Mia feisty, throwing herself at life, skiing with gusto to impress Nate and breaking her thumb, or riding a bike too fast to keep up with an older friend and getting a concussion and a fractured front tooth. In the ambulance on the way to the hospital, she fought off the EMT trying to give her an IV as if he were Satan’s spawn. He looked astonished at the resistant strength of this injured little seven-year-old. Her girlhood bookshelf was lined with a multicolored collection of discarded plaster wrist casts from her many fractures, displayed alongside her Harry Potter audio CDs and Flower Fairy chapter books. She got another concussion performing in a high school play, when fellow actors failed to catch her in a choreographed trust fall. The girl commits.
Me and Mia in curled up in her twin bed or my king one, with story books, or just talking, sometimes in the dark. I lay beside her nightly while she fell asleep until well into elementary school, and it was precious time for me.
Raising children is an education for the parents as much as the kids. Here are a few of the key things Mia has taught me:
- Baking is good therapy.
- Dogs are better therapy.
- We are fucking over the planet and it’s terrifying.
- When this gets you down, you should go sing.
- Bi-sexuality is a fully-realized expression, not a phase, a fiction, or a stop on the spectrum along the way to something else.
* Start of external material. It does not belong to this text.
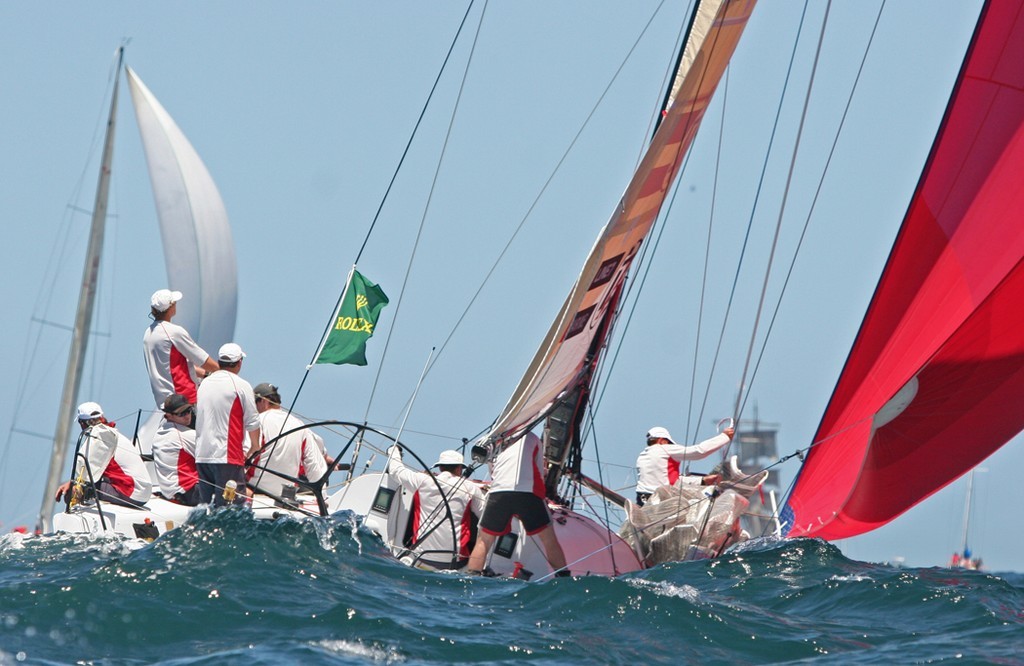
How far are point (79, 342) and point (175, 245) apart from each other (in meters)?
2.17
- Knitting is good therapy.
- Self-compassion is hard work.
- Shitty first drafts are easier said than done.
- Sarcasm is an art form.
- The patriarchy has gotta go.
And perhaps, most importantly, at least for me:
11. We just need space to feel our feelings, not fixes to make them go away or “better.”
When Mia is hurting, she doesn’t want hugs. All the well-intentioned words in the world only make her crazy. All she needs from me, really, is presence, the unspoken reassurance, “I’m here if you need me.” And I always, always, always will be. Even some day, hopefully several decades from now, when I’m gone, I will be there for her. I’m planning to reincarnate as a southerly breeze, or maybe a Corgi. Either way, I’ll find her if she calls me.
I am so glad that those Cosmic forces of love and wisdom drew you to me twenty-one years ago, dearest Mia. If it was just the luck of the draw, well, damn, I won the lottery when you showed up in my womb. If that old soul of yours chose me to be your mom, thank you, from the bottom of my heart. I can only say it’s been an honor, a privilege, and a great, great joy.
Happy 21st!

P.S. No, this does not mean you are getting a puppy for your birthday.